Un peu paradoxalement, alors que les régions montagneuses se sont dépeuplées au profit des villes, elles n’ont jamais été aussi fréquentées par les citadins, car leur accessibilité s’est améliorée avec la modernisation des transports. Cette influence contradictoire à conduit à un rapprochement spatio-temporel entre la société et le volcan. Celle-ci va au devant de celui-là, plus aisément et plus rapidement, plus souvent et plus massivement, plus durablement enfin avec le développement de villégiatures. Cette intégration a contribué à transformer et rendre plus variés les rapports au volcan, espace de production ancien et espace sacré, devenu tantôt apathique, tantôt récréatif. Ce rapprochement transforme aussi le risque puisque les cités et leurs habitants se rapprochent de la menace, en oubliant sa véritable nature.

Comme on l’a vu, d’un côté, le développement urbain vide les espaces ruraux les plus marginaux de leur population et de leurs services jusqu’à une désertification préoccupante, dans la majorité de l’archipel et notamment dans les îles éloignées ; de l’autre il donne un nouvel attrait récréatif aux régions plus accessibles et pittoresques autour de l’axe mégalopolitain et de ses relais466. Alors que ces nouvelles pratiques de loisirs se développent, le volcan devient un nouveau symbole, celui de la poule aux œufs d’or.

Photo 7-12 – L’entrée du parc Oni Oshidashi, sur le flanc nord de l’Asama-yama
Photo 7-12 – L’entrée du parc Oni Oshidashi, sur le flanc nord de l’Asama-yama

Photos M. Augendre (2005)

Notes
458.

Respectivement ガマダスドーム (雲仙岳 災害記念館)et 島原復興アリーナ. Dans le dialecte de Shimabara, gamadasu est une déformation de gambaru (s’accrocher, faire effort).

459.

Sôbetsu héberge le secrétariat du comité en charge du musée, ainsi que le site internet où est présenté le projet, son contenu et ses objectifs de manière détaillée en japonais et avec une version anglaise abrégée : http://www.town.sobetsu.hokkaido.jp/eco/index.htm.

460.

Ces réserves s’expliquent à la fois par les dangers liés à l’effondrement ou la colonisation du bâtiment par des nuisibles, et par l’hésitation à mettre en tourisme pareil témoignage de la destruction.

461.

Cette route reliait la station thermale de Tôyako, en rive de caldera, au centre ville d’Abuta, côté Pacifique. Elle avait été pensée dans les années 1980 pour servir de route d’évacuation… l’éruption de mars 2000 a eu lieu juste à son aplomb.
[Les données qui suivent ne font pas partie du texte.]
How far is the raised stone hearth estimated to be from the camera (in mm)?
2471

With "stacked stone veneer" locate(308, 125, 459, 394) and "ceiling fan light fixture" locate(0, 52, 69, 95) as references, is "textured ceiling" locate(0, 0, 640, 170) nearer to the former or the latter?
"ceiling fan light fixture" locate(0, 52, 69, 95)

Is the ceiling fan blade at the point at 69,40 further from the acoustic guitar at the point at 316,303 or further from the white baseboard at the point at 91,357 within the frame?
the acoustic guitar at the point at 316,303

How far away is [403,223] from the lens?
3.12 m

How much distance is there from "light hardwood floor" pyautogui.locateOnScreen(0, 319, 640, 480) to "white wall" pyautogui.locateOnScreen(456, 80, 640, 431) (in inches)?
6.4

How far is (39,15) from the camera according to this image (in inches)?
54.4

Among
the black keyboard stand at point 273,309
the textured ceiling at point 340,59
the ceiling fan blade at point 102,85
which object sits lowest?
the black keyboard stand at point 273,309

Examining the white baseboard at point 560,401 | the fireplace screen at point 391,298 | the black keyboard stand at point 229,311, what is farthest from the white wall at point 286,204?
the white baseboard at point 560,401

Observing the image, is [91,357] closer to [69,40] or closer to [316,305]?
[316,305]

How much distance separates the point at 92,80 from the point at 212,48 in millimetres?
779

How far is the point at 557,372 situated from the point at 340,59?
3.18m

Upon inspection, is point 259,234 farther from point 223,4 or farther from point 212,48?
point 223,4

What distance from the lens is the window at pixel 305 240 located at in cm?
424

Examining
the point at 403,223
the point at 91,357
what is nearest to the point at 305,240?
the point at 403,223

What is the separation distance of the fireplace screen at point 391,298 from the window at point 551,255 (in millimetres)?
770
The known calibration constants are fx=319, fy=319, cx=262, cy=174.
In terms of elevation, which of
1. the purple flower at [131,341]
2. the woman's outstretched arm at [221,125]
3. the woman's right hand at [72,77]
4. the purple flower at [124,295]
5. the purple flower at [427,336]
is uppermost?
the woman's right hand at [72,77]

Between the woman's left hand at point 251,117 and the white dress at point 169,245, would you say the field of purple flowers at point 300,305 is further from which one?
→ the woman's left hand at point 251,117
La nouvelle route nationale a été ouverte en 2007. Elle est largement enterrée en tunnel, pour protéger la circulation lors de la prochaine éruption. Son tracé à été choisi à partir de celui de canalisations préexistantes, qui n’avaient pas subi de déformations en 2000 – un gage de stabilité géologique pour les prochaines éruptions.

462.

D’après les statistiques de la municipalité d’Abuta.

463.

Tôyako shûhen chiiki ekomyûjiamu suishin kyôgikai洞爺湖 周辺 地域 エコミュージアム 推進 協議会.

464.

Yamamoto Daisuke, « G-8 interest and apathy swirl around the “Tower of Bubble” », The Japan Times, 17/V/2007.

465.

Il s’agit d’un keiretsu 系列, réseau d’entreprises renforcées par des participations croisées, typique du Japon. Seibu est au départ une firme de commerce qui possède grands magasins, lignes de chemin de fer, hôtels, sociétés de construction et d’immobilier, ou encore une équipe de base-ball.

466.

Le shinkansen dessert Kagoshima depuis 2004, et arrivera jusqu’à Hokkaidô en 2015.